Strategic leadership involves setting a compelling vision and direction. Tactical leadership, by contrast, is about executing day-to-day activities that achieve short-term goals.

Great leaders do both

When Satya Nadella took over Microsoft as CEO in 2014, he refocused Microsoft's strategy toward cloud computing and AI a bold strategic pivot. But his leadership also demanded tactical shifts in culture, communication, and operational processes to align day-to-day execution with this long-term vision.

You renew yourself every day. Sometimes you're successful, sometimes you're not, but it's the average that counts.

Leaders with strong business acumen understand that strategy without execution is hallucination. Likewise, tactical action without strategic alignment leads to busy-ness without progress.

The Exploration-Exploitation Dilemma

This concept originates from organisational learning theory.

Exploration involves risk-taking, experimentation, and innovation.

Exploitation is about efficiency, refinement, and execution.

Adaptive systems that engage in exploration and exploitation will struggle with the problem of balancing the two.

Organisations and leaders must navigate this tension continuously.

In the early 2000s, LEGO nearly collapsed due to over-exploration too many new initiatives, not enough focus. The turnaround came when leadership rebalanced toward exploiting core products (bricks, franchises) while exploring selectively (LEGO Ideas, digital gaming, partnerships with NASA).

The Ambidextrous Leader. Holding the Tension

Leaders who succeed in "doing both" are often described as ambidextrous. They build systems and teams that can both innovate and optimise.

The ambidextrous leader is not torn between competing priorities they orchestrate them.

Fonterra balances R&D investment into new nutrition products (exploration) while refining supply chains and existing dairy products (exploitation). Leaders are required to read market signals and ensure operational efficiency, managing the paradox in real time.

Practical "How-To" Tips for Leaders

Build Dual Operating Systems

John Kotter (2014) recommends building a dual operating system one for agility and innovation, one for reliability and execution.

Action: Appoint a small "exploration" team outside your usual hierarchy to test ideas.

Action: Ensure core teams have clear KPIs for delivery and quality.

Develop Strategic Thinking in Your Team

Use tools like SWOT analysis, Scenario Planning, or TMS's Strategic Intelligence Profile to build forward-focused habits.

Action: Create space in meetings for both "blue sky" thinking and "ground reality" updates.

Action: Ask: "What should we stop doing that no longer fits our strategy?"

Paradoxical leaders thrive because they embrace contradictions as opportunities.

Embracing the "Both/And" Mindset

The binary thinking of "either/or" belongs to an older leadership model. Today's reality demands a both/and mindset.
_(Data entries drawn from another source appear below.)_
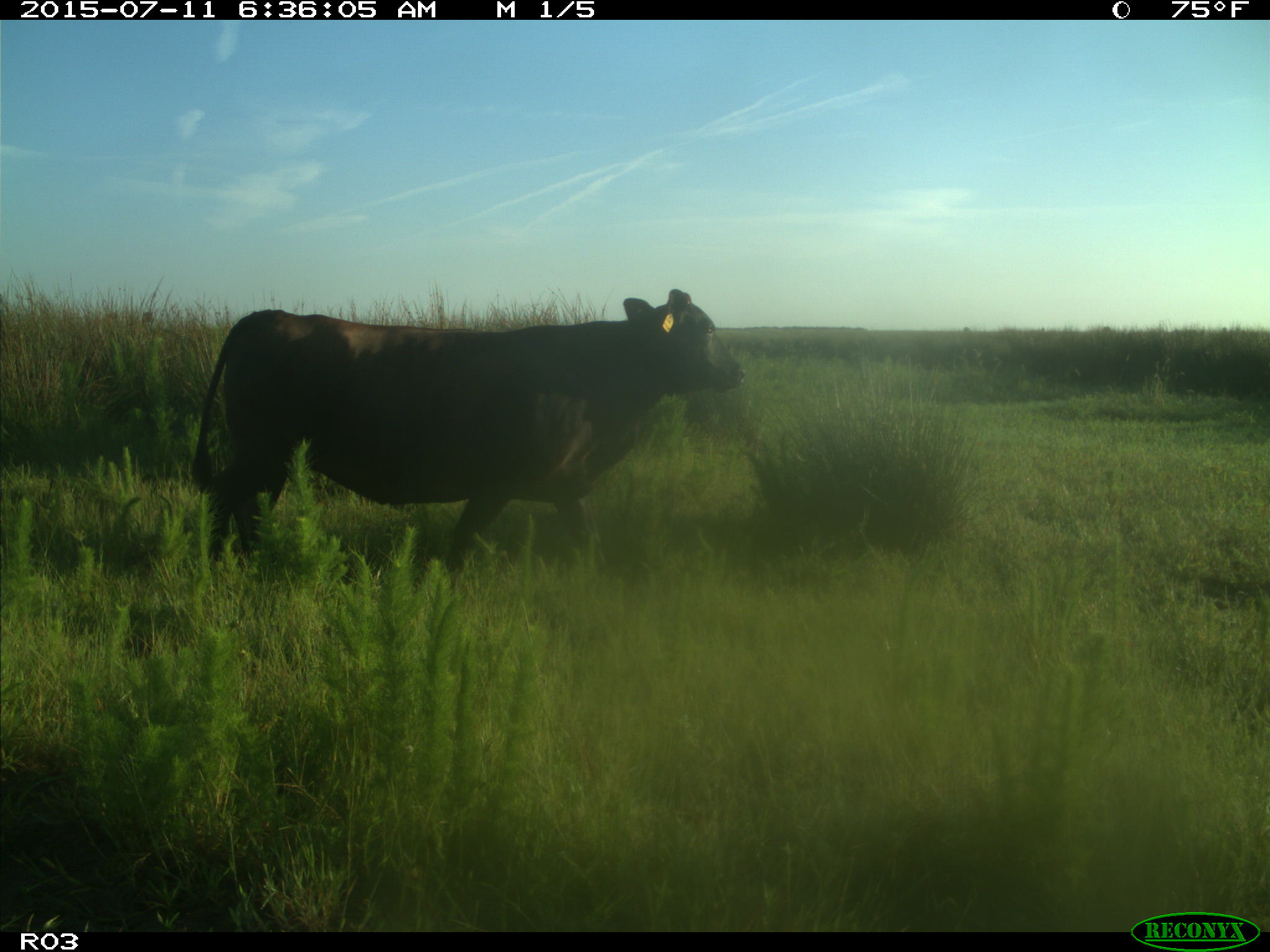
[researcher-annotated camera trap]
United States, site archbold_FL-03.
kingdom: Animalia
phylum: Chordata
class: Mammalia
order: Artiodactyla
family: Bovidae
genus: Bos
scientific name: Bos taurus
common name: domestic cow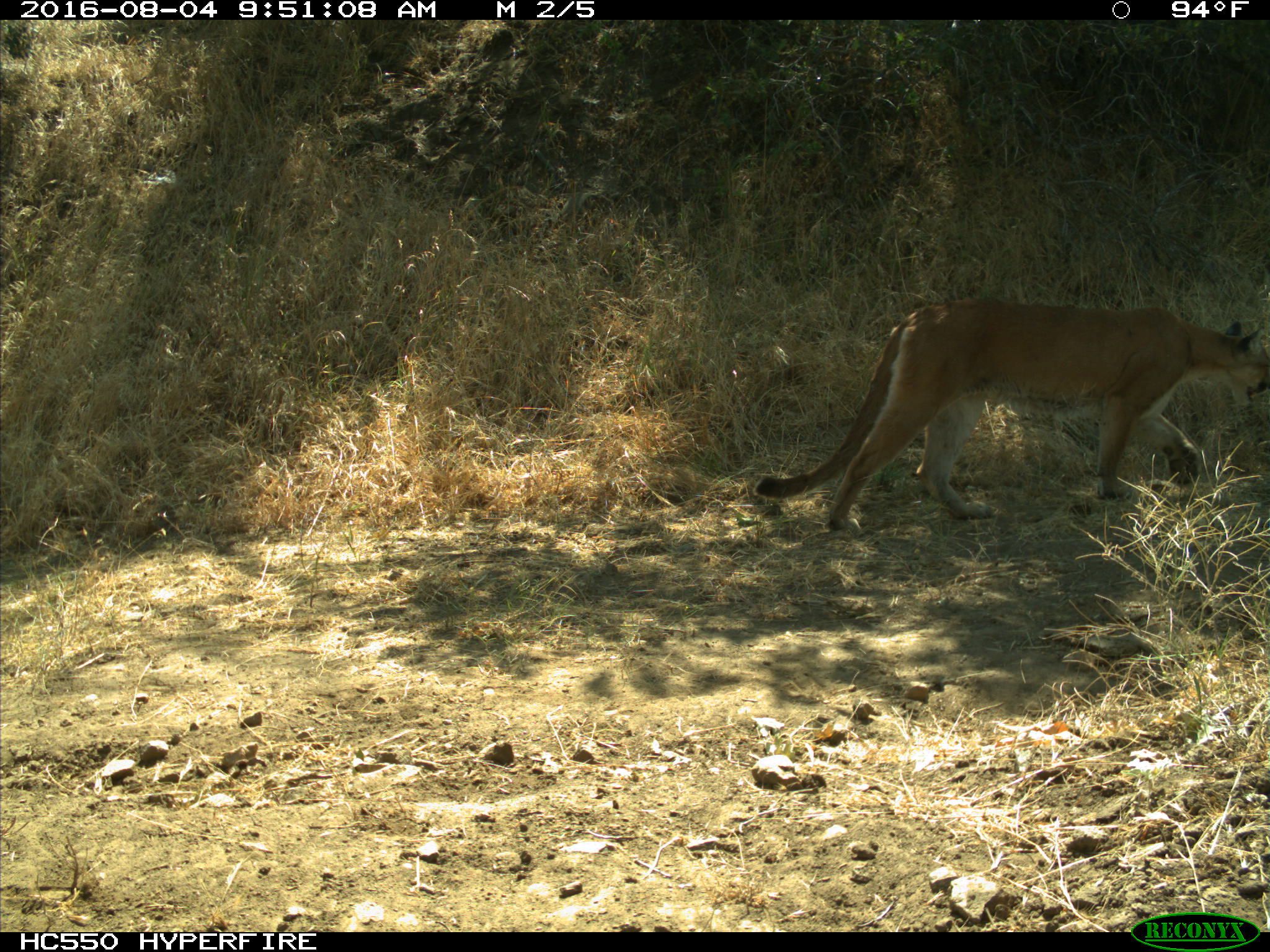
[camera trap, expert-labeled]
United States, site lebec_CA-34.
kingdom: Animalia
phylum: Chordata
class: Mammalia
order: Carnivora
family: Felidae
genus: Puma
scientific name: Puma concolor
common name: mountain lion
Puma concolor (mountain lion).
Strategic and Tactical, Exploration and Exploitation, Visionary and Grounded

The most effective leaders know how to zoom out and zoom in to cast vision and roll up their sleeves.

Good business leaders create a vision, articulate the vision, passionately own the vision, and relentlessly drive it to completion.

Leading in the Tension

As a leader, your ability to "do both" to think strategically while executing tactically, to innovate while optimising defines your long-term success.

It requires reflection, self-awareness, and robust team dynamics. But most importantly, it requires embracing complexity, not avoiding it.

We must learn to live with contradiction, ambiguity, and paradox. The future belongs to those who can manage this well.

References

March, J.G. (1991). Exploration and Exploitation in Organisational Learning.

Tushman & O'Reilly (1991). Ambidextrous Organisations.

Smith, W.K., & Lewis, M.W. (2011). Toward a Theory of Paradox: A Dynamic Equilibrium Model.

Kotter, J.P. (2014). Accelerate: Building Strategic Agility for a Faster-Moving World.